[[ Records shown, beginning ]]

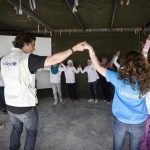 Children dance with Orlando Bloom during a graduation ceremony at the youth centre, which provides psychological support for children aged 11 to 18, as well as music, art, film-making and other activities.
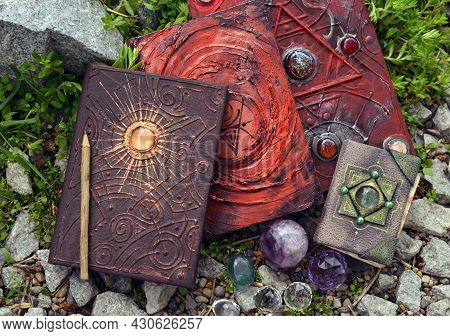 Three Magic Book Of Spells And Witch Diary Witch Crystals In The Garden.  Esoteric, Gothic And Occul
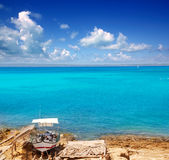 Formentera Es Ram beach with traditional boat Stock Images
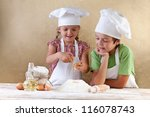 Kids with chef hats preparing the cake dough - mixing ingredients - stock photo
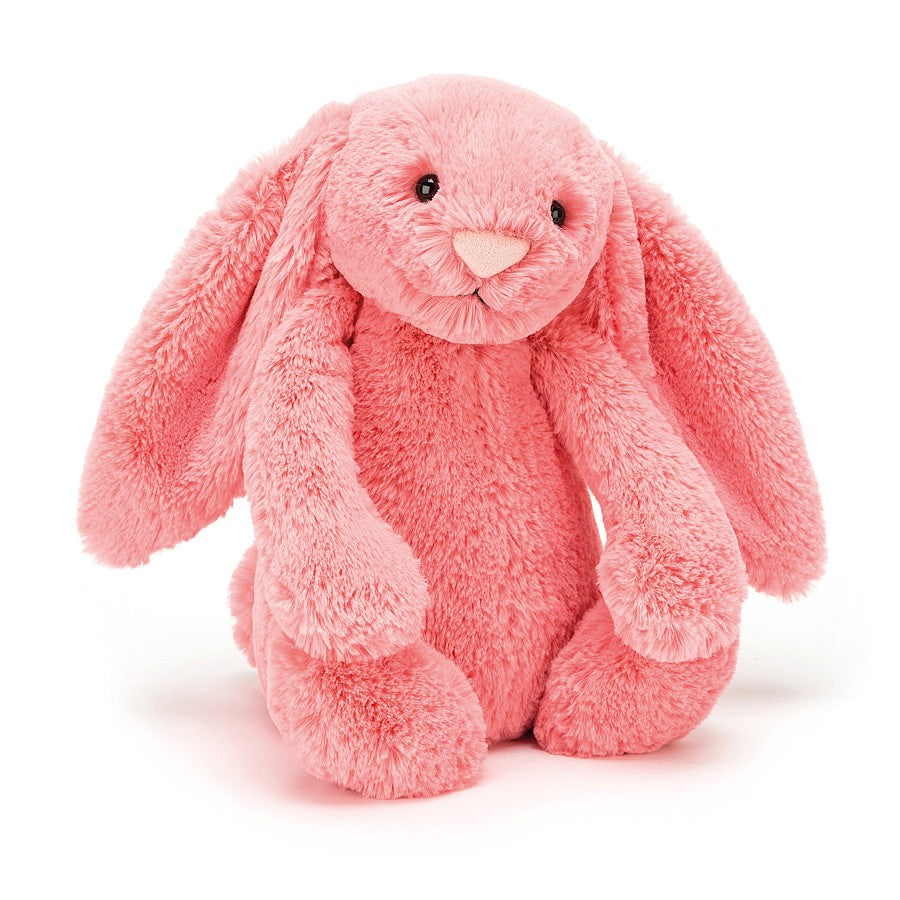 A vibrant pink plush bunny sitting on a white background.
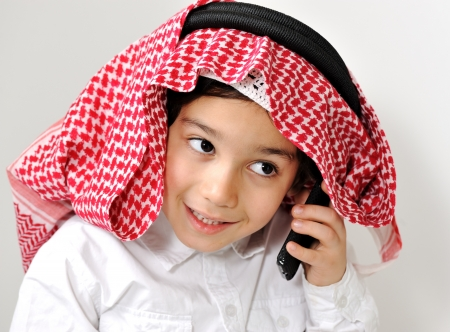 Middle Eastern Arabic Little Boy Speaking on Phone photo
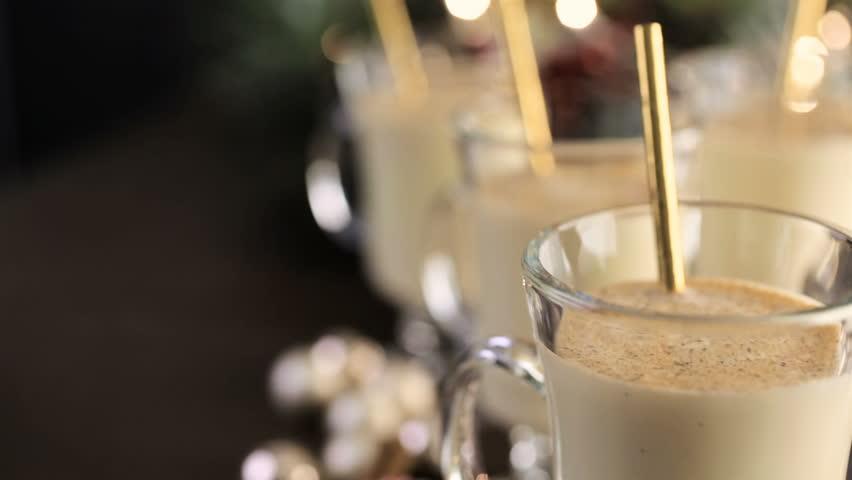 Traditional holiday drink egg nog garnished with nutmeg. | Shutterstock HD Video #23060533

[[ Records shown, end ]]

**The problem**.
Output the data above verbatim, pictures excluded.

**Output of the exercise**.
 Children dance with Orlando Bloom during a graduation ceremony at the youth centre, which provides psychological support for children aged 11 to 18, as well as music, art, film-making and other activities.
 Three Magic Book Of Spells And Witch Diary Witch Crystals In The Garden.  Esoteric, Gothic And Occul
 Formentera Es Ram beach with traditional boat Stock Images
 Kids with chef hats preparing the cake dough - mixing ingredients - stock photo
 A vibrant pink plush bunny sitting on a white background.
 Middle Eastern Arabic Little Boy Speaking on Phone photo
 Traditional holiday drink egg nog garnished with nutmeg. | Shutterstock HD Video #23060533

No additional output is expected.